Wording Gift Cards For Wedding Invitations: Etiquette And Examples

how to word gift cards for wedding invitations

Wedding invitation wording is a tricky task, especially when it comes to asking for gifts. While it's considered rude to include registry details on the invitation itself, couples can include this information on a separate gift card or information card. It's also common to rely on word of mouth, spread by family members and bridesmaids, to inform guests about gift preferences.

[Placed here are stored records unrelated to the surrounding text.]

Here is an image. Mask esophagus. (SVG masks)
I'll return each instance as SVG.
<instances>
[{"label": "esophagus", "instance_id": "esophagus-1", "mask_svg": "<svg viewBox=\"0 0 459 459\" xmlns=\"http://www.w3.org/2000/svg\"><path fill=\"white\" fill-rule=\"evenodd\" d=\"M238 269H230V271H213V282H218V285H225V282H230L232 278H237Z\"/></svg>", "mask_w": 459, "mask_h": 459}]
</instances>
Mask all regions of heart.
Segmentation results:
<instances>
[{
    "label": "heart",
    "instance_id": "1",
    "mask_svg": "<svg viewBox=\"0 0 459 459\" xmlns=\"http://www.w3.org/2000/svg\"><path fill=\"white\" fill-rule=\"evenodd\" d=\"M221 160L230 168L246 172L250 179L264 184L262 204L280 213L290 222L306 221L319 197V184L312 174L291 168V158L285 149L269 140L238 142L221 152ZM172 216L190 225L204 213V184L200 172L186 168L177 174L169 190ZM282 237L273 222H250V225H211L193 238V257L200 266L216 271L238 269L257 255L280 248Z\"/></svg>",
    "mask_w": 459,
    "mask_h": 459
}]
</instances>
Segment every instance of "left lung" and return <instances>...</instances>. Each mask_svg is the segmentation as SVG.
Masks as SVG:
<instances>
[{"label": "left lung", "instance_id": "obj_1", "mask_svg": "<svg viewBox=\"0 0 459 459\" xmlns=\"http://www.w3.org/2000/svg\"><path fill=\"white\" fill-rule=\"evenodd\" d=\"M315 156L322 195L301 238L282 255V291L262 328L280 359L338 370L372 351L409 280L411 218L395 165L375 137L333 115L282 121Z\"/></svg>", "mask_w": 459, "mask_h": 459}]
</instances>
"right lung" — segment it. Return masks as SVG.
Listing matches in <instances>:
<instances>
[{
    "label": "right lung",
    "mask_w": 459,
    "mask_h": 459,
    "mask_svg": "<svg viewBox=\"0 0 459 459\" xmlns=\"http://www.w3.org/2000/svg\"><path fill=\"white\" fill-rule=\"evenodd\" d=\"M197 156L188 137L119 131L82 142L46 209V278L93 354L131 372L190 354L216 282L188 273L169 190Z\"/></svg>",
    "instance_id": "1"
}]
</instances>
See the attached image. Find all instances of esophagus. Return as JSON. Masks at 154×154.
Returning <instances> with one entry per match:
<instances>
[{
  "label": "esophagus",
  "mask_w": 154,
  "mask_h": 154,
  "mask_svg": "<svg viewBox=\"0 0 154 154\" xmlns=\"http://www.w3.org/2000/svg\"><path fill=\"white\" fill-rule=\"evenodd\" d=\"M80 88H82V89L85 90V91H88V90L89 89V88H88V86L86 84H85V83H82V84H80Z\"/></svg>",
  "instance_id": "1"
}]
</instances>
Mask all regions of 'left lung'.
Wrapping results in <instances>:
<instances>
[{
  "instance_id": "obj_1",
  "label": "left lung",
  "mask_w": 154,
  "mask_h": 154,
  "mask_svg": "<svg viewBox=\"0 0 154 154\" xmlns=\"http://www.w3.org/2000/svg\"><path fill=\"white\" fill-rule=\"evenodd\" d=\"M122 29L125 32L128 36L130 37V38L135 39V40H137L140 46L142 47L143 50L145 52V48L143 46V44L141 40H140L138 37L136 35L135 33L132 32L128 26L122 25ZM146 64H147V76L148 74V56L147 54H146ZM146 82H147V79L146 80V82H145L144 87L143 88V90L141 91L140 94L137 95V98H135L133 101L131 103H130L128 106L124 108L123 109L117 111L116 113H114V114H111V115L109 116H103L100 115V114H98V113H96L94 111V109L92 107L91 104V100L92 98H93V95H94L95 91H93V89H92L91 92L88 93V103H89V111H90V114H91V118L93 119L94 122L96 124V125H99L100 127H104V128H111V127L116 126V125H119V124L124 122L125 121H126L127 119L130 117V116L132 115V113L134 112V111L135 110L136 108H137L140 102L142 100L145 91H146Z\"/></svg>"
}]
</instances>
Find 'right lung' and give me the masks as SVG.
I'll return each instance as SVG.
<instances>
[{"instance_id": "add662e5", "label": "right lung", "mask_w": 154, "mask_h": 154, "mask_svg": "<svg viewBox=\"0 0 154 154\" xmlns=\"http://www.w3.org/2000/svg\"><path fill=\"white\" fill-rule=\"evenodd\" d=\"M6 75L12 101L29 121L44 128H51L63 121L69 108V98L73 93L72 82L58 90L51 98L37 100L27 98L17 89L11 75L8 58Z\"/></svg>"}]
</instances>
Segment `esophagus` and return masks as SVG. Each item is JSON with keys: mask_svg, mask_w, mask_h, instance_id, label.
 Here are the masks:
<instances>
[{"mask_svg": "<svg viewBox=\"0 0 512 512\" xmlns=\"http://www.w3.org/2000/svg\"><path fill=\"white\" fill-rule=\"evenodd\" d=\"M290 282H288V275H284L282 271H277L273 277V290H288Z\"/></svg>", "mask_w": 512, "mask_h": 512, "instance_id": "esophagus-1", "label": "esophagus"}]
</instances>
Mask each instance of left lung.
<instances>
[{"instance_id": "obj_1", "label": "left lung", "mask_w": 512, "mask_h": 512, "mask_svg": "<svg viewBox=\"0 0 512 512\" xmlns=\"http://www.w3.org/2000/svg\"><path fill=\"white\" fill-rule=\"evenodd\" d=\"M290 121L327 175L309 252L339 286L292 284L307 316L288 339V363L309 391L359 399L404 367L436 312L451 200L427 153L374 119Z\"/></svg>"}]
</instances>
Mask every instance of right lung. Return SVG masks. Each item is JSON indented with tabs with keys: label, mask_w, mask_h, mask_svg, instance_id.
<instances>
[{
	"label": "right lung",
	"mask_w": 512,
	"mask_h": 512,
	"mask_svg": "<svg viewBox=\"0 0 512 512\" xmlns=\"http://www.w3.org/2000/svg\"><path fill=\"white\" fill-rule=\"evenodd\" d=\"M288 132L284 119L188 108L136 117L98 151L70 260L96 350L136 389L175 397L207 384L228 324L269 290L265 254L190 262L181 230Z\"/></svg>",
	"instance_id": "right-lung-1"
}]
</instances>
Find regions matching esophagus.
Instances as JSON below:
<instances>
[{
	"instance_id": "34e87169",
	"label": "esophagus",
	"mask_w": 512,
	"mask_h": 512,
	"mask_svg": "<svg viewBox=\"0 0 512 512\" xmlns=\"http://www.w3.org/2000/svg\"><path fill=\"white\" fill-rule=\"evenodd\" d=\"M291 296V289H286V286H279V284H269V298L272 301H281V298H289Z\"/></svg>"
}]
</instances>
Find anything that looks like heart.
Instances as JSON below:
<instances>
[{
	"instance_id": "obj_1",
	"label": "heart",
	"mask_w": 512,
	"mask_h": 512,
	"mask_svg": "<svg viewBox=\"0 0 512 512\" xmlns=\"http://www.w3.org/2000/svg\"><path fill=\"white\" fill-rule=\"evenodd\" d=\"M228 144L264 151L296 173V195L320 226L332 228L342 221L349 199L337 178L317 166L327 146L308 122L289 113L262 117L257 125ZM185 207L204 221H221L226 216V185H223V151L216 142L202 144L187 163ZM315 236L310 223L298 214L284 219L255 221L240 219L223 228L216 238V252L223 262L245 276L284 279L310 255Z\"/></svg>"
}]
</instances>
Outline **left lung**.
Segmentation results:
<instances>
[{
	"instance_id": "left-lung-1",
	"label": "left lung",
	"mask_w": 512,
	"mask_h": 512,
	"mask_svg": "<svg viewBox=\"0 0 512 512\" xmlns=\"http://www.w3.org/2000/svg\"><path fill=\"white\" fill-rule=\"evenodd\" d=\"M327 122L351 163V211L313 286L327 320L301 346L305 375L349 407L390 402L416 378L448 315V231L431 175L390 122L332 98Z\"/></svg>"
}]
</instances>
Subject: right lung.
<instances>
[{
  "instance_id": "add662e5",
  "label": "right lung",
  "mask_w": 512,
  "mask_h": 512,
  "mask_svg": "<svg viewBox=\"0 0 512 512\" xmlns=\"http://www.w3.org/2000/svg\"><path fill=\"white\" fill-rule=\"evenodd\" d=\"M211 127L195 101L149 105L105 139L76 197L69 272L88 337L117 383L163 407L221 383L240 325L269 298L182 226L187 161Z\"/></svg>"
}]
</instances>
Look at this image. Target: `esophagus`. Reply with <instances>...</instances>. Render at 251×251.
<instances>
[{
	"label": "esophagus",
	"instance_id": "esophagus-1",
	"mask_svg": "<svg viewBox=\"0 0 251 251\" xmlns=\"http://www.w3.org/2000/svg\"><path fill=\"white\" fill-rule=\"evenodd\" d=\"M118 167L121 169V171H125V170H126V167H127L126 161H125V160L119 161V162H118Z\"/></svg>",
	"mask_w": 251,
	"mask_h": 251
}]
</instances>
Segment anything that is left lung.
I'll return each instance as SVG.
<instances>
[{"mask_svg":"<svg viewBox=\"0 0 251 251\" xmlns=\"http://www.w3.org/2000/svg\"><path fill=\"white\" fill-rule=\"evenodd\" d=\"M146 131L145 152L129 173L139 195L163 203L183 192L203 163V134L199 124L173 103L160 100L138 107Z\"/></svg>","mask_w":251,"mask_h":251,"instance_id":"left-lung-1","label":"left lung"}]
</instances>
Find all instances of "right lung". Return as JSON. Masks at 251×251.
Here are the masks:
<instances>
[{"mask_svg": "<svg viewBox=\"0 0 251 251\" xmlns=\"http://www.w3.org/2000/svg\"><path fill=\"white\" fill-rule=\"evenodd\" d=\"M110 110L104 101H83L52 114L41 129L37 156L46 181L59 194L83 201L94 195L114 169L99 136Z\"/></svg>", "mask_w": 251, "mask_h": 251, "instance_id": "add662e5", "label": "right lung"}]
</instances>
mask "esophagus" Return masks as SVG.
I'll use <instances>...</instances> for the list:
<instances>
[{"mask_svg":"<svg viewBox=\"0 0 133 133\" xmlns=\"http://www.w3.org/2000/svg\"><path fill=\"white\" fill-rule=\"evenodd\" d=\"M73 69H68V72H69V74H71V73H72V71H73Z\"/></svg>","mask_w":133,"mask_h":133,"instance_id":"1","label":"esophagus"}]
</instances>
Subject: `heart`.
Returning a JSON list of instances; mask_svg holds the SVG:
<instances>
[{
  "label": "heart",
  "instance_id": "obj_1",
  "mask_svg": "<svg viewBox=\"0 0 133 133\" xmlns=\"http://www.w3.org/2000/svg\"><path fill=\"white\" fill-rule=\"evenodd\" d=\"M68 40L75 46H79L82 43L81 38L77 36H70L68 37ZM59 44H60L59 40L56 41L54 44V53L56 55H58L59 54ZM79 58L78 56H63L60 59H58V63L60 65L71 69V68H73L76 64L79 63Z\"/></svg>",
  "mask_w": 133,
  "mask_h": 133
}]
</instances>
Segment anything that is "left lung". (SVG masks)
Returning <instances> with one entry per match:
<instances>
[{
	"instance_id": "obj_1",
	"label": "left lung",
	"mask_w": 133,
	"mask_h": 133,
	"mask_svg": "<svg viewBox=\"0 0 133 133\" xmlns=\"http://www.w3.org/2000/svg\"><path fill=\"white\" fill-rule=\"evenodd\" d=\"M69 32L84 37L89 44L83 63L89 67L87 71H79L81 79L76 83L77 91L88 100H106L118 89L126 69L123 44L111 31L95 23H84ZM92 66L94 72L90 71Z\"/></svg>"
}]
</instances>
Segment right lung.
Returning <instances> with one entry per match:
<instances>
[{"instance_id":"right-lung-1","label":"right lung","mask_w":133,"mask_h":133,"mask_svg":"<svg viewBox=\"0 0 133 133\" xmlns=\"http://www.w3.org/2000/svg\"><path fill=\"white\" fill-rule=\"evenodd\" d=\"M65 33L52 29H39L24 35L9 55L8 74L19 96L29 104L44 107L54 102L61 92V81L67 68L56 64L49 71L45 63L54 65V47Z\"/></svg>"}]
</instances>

If you're unsure about how to word your gift card, here are some suggestions:

- Your presence at our wedding is the greatest gift of all. However, should you wish to honour us with a gift, a list [of gift suggestions] has been registered with...

- Your love, laughter and company on our wedding day is the greatest gift of all. However, should you wish to help us celebrate with a gift, a wishing well will be provided.

- We look forward to your presence on our special day. We do, nonetheless, realise that some of you may wish to give us a wedding gift. After having lived on our own, we have all the household items we need. However, for those of you who would like to give us a gift, we will have a wishing well at our reception that will go towards our future together.

shunbridal

How to politely ask for money as a wedding gift

While it may feel awkward to ask for money instead of a physical gift, it is not considered rude to do so. In fact, monetary wedding gifts are quite common across different cultures. For instance, in Korean weddings, guests often present envelopes of cash to the parents of the couple, who then pass the money on to the newlyweds. Similarly, in Chinese weddings, guests give the bride monetary gifts in red envelopes symbolising good luck.

Create a Cash or Honeymoon Registry:

Registering with a cash or honeymoon fund registry website is a clear and polite way to indicate your preference for cash gifts. Most wedding guests are accustomed to gift registries, so this approach feels familiar to them. It also eliminates the awkwardness of having to specify how you would like to receive the money.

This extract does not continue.